### PROBLEM TO WORK ON
Reproduce the listing exactly and skip over any pictures.
======== EXTRACTED MATERIAL
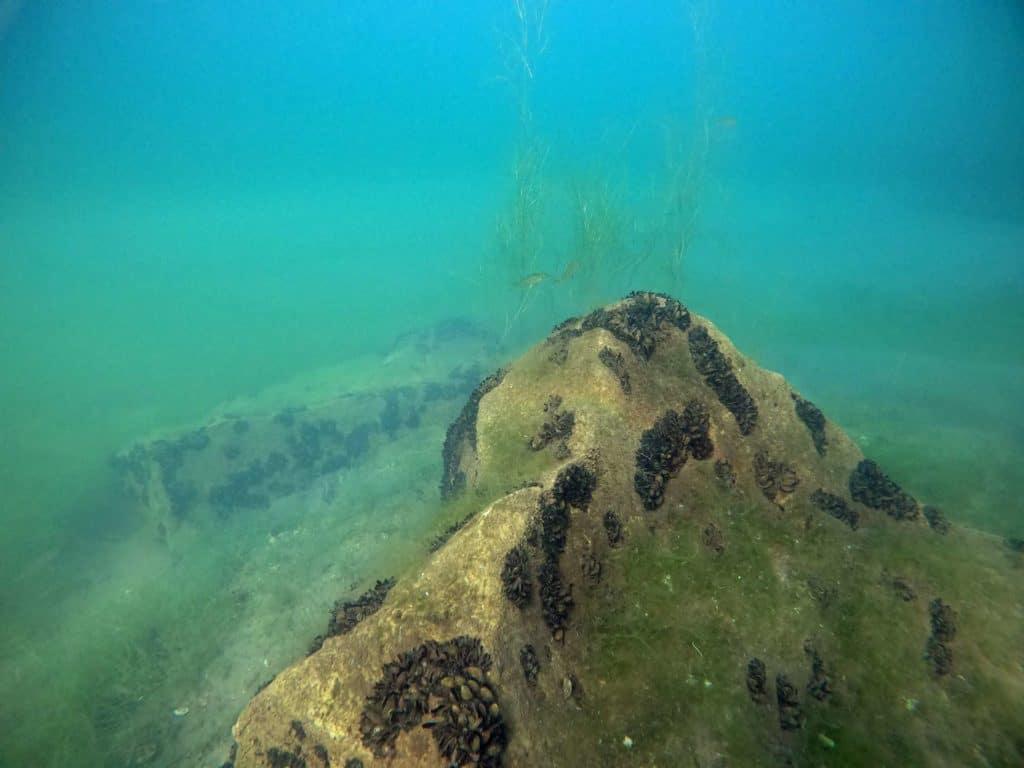 Süßwassermuscheln Kulkwitzer See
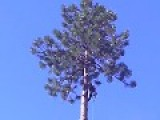 120' Bull Pine Crown Dropped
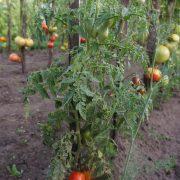 pomidor_sibirskaya_troyka_1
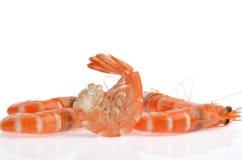 在白色背景隔绝的新鲜的虾 图库摄影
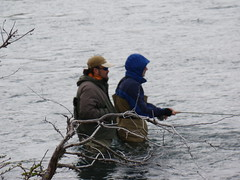 Patagonia Fly Fishing - Torres del Paine NP, Chile (Cascada Expediciones) Tags: chile people fish sports fly fishing flyfishing torresdelpaine activity cascada ecocamppatagonia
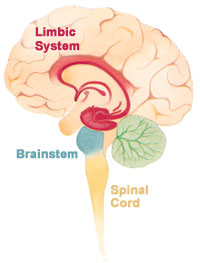 The Brain Limbic System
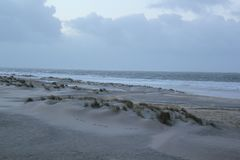 Dyn med gräs på kusten av Nordsjö i Zeeland i Nederländerna arkivbild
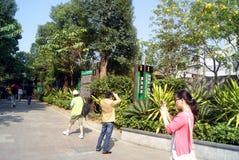 Shenzhen, china: green road landscape Royalty Free Stock Photography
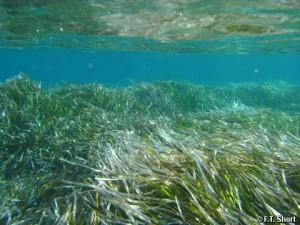 Posidonia-oceanica-Neptune-Grass1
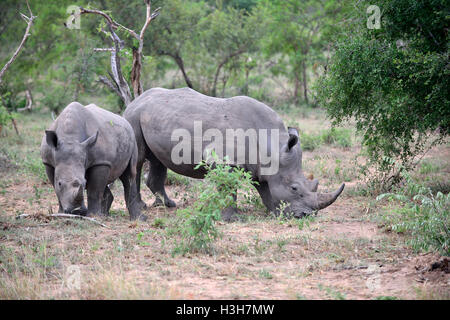 White  rhinoceros note is actually grey ,Kruger National Park (KNP) in the typical scrub land  around  Satara rest - Stock Image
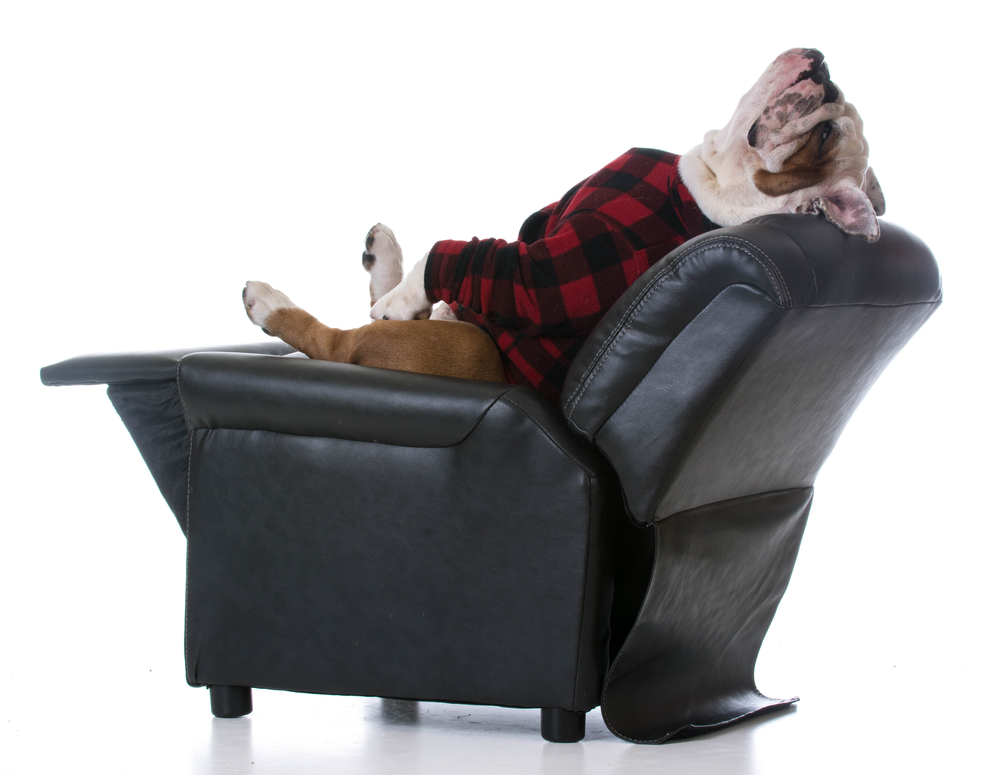 Dog-tired and relaxing on a small recliner.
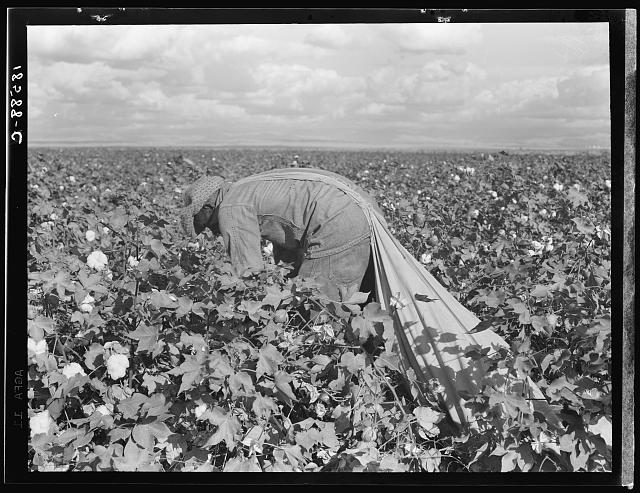 Migratory field worker picking cotton in San Joaquin Valley, California. These cotton pickers are being paid seventy-five cents per one hundred pounds. Strikers organizing under the Congress of Industrial Organizations union (CIO) demand one dollar. A good male picker, in good cotton, under favorable weather conditions, can pick about two hundred pounds in a day's work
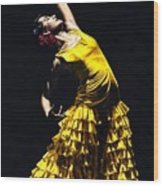 Un Momento Intenso Del Flamenco Wood Print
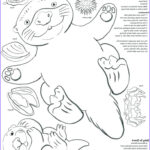 Sea Otter Coloring Page Cool Photography Otter Coloring Pages At Getcolorings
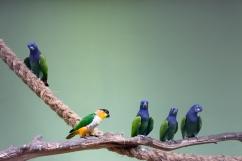 Parrots, Singapore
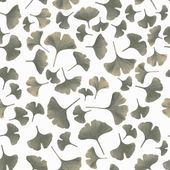 Tinted gingko leaves — Stock Photo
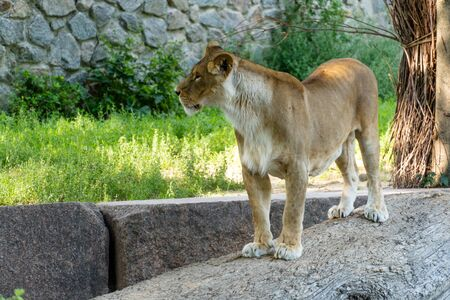 A lioness lies on a stone on a sunny day. Wild predator.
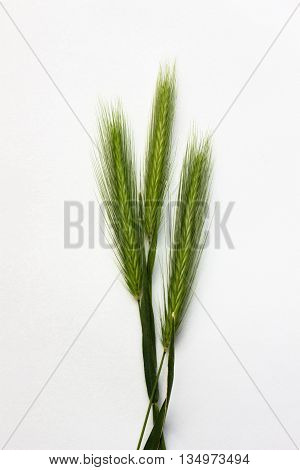 Isolated Green Spikelet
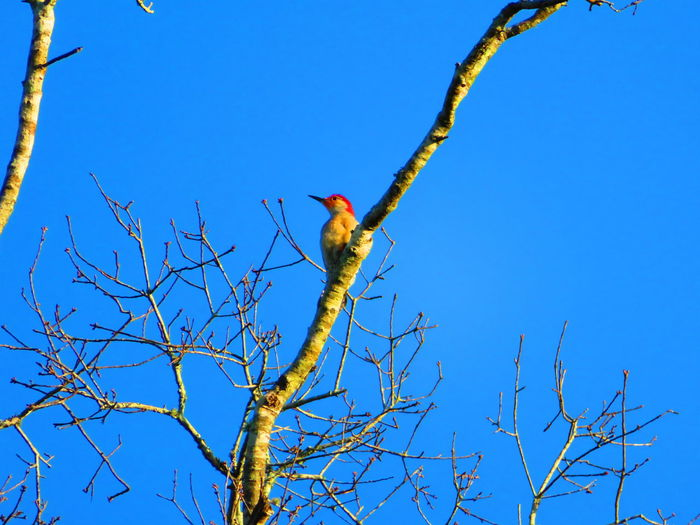 Small woodpecker Woodpecker Small Woodpecker Bird Tree Perching Clear Sky Branch Bare Tree Blue Sky Animal Themes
================
### ANSWER TO THE EXERCISE
 Süßwassermuscheln Kulkwitzer See
 120' Bull Pine Crown Dropped
 pomidor_sibirskaya_troyka_1
 在白色背景隔绝的新鲜的虾 图库摄影
 Patagonia Fly Fishing - Torres del Paine NP, Chile (Cascada Expediciones) Tags: chile people fish sports fly fishing flyfishing torresdelpaine activity cascada ecocamppatagonia
 The Brain Limbic System
 Dyn med gräs på kusten av Nordsjö i Zeeland i Nederländerna arkivbild
 Shenzhen, china: green road landscape Royalty Free Stock Photography
 Posidonia-oceanica-Neptune-Grass1
 White  rhinoceros note is actually grey ,Kruger National Park (KNP) in the typical scrub land  around  Satara rest - Stock Image
 Dog-tired and relaxing on a small recliner.
 Migratory field worker picking cotton in San Joaquin Valley, California. These cotton pickers are being paid seventy-five cents per one hundred pounds. Strikers organizing under the Congress of Industrial Organizations union (CIO) demand one dollar. A good male picker, in good cotton, under favorable weather conditions, can pick about two hundred pounds in a day's work
 Un Momento Intenso Del Flamenco Wood Print
 Sea Otter Coloring Page Cool Photography Otter Coloring Pages At Getcolorings
 Parrots, Singapore
 Tinted gingko leaves — Stock Photo
 A lioness lies on a stone on a sunny day. Wild predator.
 Isolated Green Spikelet
 Small woodpecker Woodpecker Small Woodpecker Bird Tree Perching Clear Sky Branch Bare Tree Blue Sky Animal Themes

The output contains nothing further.